Moderação é preciso. Navegar com emoção. Dirigir com a razão. Ouvir a intuição. Vigiar e orar. Amor por princípio, ordem por base e progresso por fim (Comte). Essência e existência, sem exclusões (Aristóteles + Hegel). Sociedade de consumo: paraíso do demônio. Nela predomina a força demoníaca do ser humano. A força angelical fica cerceada. O ambiente criado pelo mercado, competição acirrada, endeusamento do dinheiro e do patrimônio, prazer em excesso, luxúria, vaidade, tudo estimulado pela propaganda, ostensiva ou subliminar, nos meios de comunicação, cujos proprietários acumulam fortunas, como o diabo gosta.
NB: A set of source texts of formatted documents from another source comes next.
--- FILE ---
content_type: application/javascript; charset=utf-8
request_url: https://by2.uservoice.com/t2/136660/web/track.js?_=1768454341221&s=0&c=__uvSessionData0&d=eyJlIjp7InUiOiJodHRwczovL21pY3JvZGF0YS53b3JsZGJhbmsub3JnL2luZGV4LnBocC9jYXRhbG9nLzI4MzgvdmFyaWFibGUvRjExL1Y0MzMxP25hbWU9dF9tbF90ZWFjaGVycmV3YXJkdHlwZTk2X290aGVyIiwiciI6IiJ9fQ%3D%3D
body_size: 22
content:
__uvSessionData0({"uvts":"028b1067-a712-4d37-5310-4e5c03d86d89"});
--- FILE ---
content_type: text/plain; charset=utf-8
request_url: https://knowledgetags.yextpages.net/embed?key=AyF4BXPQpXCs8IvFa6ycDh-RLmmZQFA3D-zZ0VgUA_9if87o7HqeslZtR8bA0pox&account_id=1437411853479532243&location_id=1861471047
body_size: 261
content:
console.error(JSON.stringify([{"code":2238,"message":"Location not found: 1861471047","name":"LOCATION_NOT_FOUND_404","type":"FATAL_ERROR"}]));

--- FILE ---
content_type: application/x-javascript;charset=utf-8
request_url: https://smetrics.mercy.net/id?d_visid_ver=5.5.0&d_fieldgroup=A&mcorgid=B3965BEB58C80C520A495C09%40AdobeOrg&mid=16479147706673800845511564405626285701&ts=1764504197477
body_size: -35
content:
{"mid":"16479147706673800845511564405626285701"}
Sem laço espiritual, a família se desagrega e as pessoas se hostilizam diante de situação financeira adversa, da ausência de respeito entre os companheiros ou entre pais e filhos, da falta de boa educação, da equivocada noção do epicurismo e dos maus costumes apoiados pela propaganda e pelos meios de comunicação.
A diferença entre os que têm patrimônio econômico, bom padrão de vida, e os que não têm, desperta inveja, sentimento de injustiça e desejo de vingança ou de compensação. A paixão obnubila a razão. Sexo, violência, traição, sensualidade são os ingredientes de filmes e novelas para satisfazer a natureza demoníaca do consumidor. Diante de tanto estímulo, o demônio assume o comando tão logo reunidas condições propícias. A besta invade outros países, rouba, pratica genocídio, depreda e polui. Enfurecida, a força demoníaca lança criança viva do alto de edifício, estrangula e faz picadinho de pessoas, pratica incesto, assalta, seqüestra, estupra, consome droga. Se a fera pertencer à camada média ou alta da sociedade, a cobertura da mídia será intensa e dura semanas. Se pertencer à camada pobre, haverá, quando muito, notícia na parte interna da última página do jornal.
Passado o furor, a força angelical recupera o seu lugar e a força demoníaca volta à sua função construtiva. O criminoso passa a ser visto como ser humano comum, faz amizade com o policial, recebe apoio da pastoral e das entidades defensoras dos direitos humanos, recebe os benefícios da lei, cumpre pequena parte da pena e volta para o convívio dos seus iguais na sociedade justa e fraterna. Nem todos os presídios estão à altura da dignidade da pessoa humana. Quanto antes o preso ganhar liberdade, melhor para o Estado. A preferência é pela troca da pena de prisão por pena alternativa. Bom mesmo, se não houvesse prisão, nem criminoso, mas isto é sonho de uma noite de verão.